I’m using MbedTLS that is built into the NodeMCU firmware for ESP8266 and I am trying to connect to Microsoft Azure IoT Hub and publish sensor data to it via the MQTT protocol.
I have successfully connected securely using a SAS token and Baltimore Root certificate which all works very well.
However, I have run into problems when publishing an MQTT message to Azure. Please see here for an issue I have opened on the GitHub repository that explains this in detail. The general consensus there is that this is a TLS issue and not a NodeMCU issue.
I have noticed that a certain IF statement within the ssl_tls.c file (line 1338) returns true or false intermittently, meaning that unpredictably, the cipher selected is incorrect and therefore badly encrypts the payload to be sent to Azure, I’m assuming. This is then rejected by Azure and my device is kicked offline.

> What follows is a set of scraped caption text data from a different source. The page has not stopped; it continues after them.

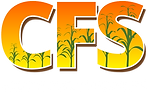 CFS-Logo-Brighter.png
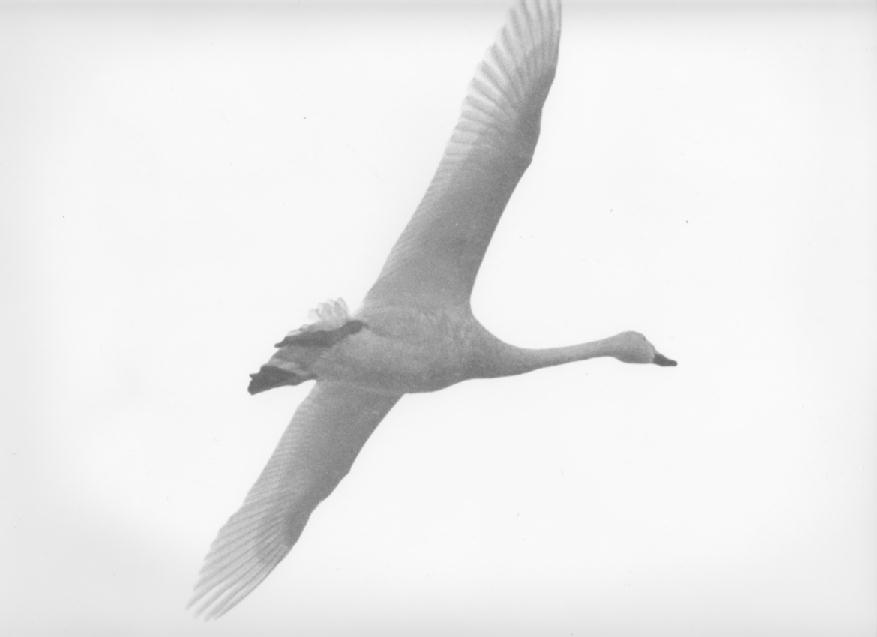 swan-image4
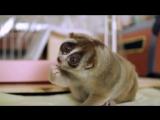 Лори - самое милое животное в мире)
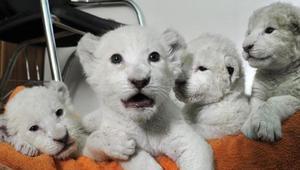 Cheetah cubs Tiger cubs Lion cubs Jaguars zebra owls for sale and Adoption FOR SALE ADOPTION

Here is the IF statement that is sometimes true and sometimes false…
if( mode == MBEDTLS_MODE_STREAM ||
( mode == MBEDTLS_MODE_CBC
#if defined(MBEDTLS_SSL_ENCRYPT_THEN_MAC)
&& ssl->session_out->encrypt_then_mac == MBEDTLS_SSL_ETM_DISABLED
#endif
) )
It appears that, on an unsuccessful publish/keepalive, I am getting:
MBEDTLS_ERR_SSL_INVALID_MAC - 0x7180 - Verification of the message MAC failed.
…followed by…
client’s data invalid protocol
…then…
MBEDTLS_ERR_SSL_PEER_CLOSE_NOTIFY - 0x7880 - The peer notified us that the connection is going to be closed.

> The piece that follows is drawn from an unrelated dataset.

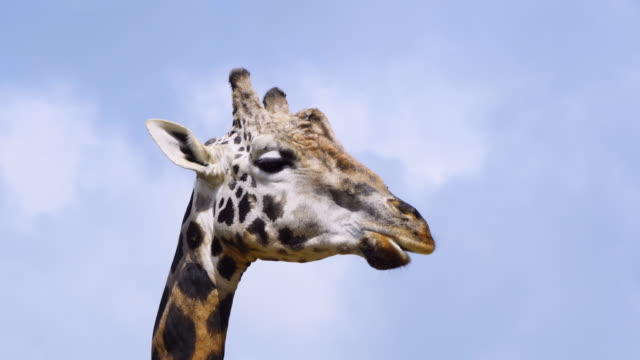 Portrait of a giraffe in Cabarceno Natural Park, Pisuena Valley, Municipality of Penagos, Cantabria, Spain, Europe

This falls in line with the fact that the ssl_encrypt_buf
function is to blame. Sometimes the MAC is computed, sometimes not. I cannot see why this would be skipped occasionally.
This occurs randomly, sometimes affecting the MQTT keep-alive (ping) packet too which is basically a mini publish. I need to identify what variable is changing here, causing two different outcomes to exactly the same publish event. Anyone have any ideas?